INSTRUCTIONS TO FOLLOW –
Rewrite the items from the line holding "By how much" through the end of the items, inclusive, replacing "stand apart" with "lie apart" and leaving everything else unchanged.
## start PROVIDED RECORDS
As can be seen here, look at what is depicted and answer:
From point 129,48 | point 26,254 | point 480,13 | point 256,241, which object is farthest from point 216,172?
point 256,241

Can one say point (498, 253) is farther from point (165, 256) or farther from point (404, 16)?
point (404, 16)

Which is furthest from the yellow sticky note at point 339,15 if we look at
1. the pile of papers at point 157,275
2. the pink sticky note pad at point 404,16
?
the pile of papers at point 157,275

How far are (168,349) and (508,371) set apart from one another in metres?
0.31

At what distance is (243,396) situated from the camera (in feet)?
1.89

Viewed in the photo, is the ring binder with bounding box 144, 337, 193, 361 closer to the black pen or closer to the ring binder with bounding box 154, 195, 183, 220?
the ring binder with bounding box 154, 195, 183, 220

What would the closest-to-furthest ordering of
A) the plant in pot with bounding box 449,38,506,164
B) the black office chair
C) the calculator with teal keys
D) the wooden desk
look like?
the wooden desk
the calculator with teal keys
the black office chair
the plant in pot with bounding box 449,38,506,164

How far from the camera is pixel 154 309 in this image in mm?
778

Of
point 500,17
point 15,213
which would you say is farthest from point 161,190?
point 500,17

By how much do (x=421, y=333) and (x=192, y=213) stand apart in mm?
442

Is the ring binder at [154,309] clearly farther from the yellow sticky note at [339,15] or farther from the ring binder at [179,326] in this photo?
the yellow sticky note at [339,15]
## end PROVIDED RECORDS
EXERCISE RESPONSE –
By how much do (x=421, y=333) and (x=192, y=213) lie apart in mm?
442

Is the ring binder at [154,309] clearly farther from the yellow sticky note at [339,15] or farther from the ring binder at [179,326] in this photo?
the yellow sticky note at [339,15]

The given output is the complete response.